Der Flüchtlingsstrom wird angesichts der Krisen und Kriege im Nahen Osten und Afrika nicht abreißen

Derzeit sieht die Situation im Nahen Osten und in Afrika nicht so aus, als könne mit weniger Menschen gerechnet werden, die in Europa Sicherheit, Zuflucht und ein besseres Leben suchen. MSF berichtet, dass am Mittwoch erneut zwei Krankenhäuser in Aleppo angegriffen wurden, nachdem die syrische und russische Luftwaffe die Bombardierungen wieder aufgenommen hat. Zu erwarten ist, dass noch mehr Menschen aus Syrien und auch aus dem Irak fliehen werden, wo aufgrund der Kämpfe aus Mosul bereits Zehntausende geflohen sind. Die UN rechnet mit Hunderttausenden von Flüchtlingen und einer humanitären Krise in einem Land, wo jetzt bereits 10 Millionen Binnenflüchtlinge nur notdürftig versorgt werden können.

Dazu kommt der Konflikt im Süd-Sudan, während zunehmend mehr Menschen aus Burundi und dem Kongo nach Tansania fliehen. Die Aufnahmekapazitäten des Landes sind erschöpft, die Versorgung ist schwierig, da es zu wenig Geld gibt. Das Lebensmittelprogramm der UN, das World Food Programme, musste die Lebensmittelversorgung auf 60 Prozent des täglichen Bedarfs im Oktober kürzen. Mit der Regenzeit werden mehr Flüchtlinge erwartet.

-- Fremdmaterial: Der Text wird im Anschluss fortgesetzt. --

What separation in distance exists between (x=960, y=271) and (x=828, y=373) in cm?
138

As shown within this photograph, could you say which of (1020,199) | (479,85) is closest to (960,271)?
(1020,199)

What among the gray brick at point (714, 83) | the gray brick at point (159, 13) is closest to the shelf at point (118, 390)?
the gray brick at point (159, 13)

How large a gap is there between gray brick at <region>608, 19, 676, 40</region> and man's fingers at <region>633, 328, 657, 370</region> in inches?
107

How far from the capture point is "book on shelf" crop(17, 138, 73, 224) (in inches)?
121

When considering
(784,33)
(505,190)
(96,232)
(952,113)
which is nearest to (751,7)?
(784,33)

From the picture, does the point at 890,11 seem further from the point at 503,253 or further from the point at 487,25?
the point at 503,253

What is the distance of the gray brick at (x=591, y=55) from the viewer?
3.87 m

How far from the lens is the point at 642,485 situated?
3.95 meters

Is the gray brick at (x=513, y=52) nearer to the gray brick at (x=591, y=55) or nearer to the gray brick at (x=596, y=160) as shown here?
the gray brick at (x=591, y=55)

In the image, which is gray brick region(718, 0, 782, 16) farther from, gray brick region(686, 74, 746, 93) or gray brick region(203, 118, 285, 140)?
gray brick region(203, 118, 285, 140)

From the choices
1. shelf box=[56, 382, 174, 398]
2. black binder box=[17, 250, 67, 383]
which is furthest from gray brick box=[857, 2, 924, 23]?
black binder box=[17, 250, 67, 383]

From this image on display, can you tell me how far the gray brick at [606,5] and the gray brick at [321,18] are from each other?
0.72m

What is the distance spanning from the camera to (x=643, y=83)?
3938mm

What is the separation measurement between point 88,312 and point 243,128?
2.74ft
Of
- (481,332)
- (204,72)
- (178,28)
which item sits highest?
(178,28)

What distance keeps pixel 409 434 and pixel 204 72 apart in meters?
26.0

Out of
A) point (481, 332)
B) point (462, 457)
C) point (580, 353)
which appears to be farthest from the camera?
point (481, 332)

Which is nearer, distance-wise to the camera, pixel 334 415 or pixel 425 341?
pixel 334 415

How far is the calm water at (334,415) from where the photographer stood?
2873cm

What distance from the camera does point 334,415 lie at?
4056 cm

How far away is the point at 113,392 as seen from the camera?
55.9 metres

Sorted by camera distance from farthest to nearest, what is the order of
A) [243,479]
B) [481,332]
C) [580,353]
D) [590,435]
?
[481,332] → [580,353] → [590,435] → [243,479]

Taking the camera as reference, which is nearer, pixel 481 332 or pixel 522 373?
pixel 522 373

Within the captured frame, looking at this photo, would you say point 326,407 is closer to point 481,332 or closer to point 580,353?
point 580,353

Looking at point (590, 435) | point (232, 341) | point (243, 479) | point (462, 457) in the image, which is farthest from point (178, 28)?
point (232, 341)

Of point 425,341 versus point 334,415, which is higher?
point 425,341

Der erneut aufgebrochene Konflikt im Süd-Sudan, der 2011 zu einem eigenen Staat und vom Sudan unabhängig wurde (Frei, aber nicht unabhängig), führt zur Massenflucht nach Uganda. Im letzten Vierteljahr sind mehr als 170.000 Menschen aus dem Land nach Uganda geflohen, das aber längst an die Grenzen seiner Aufnahmekapazitäten gestoßen ist.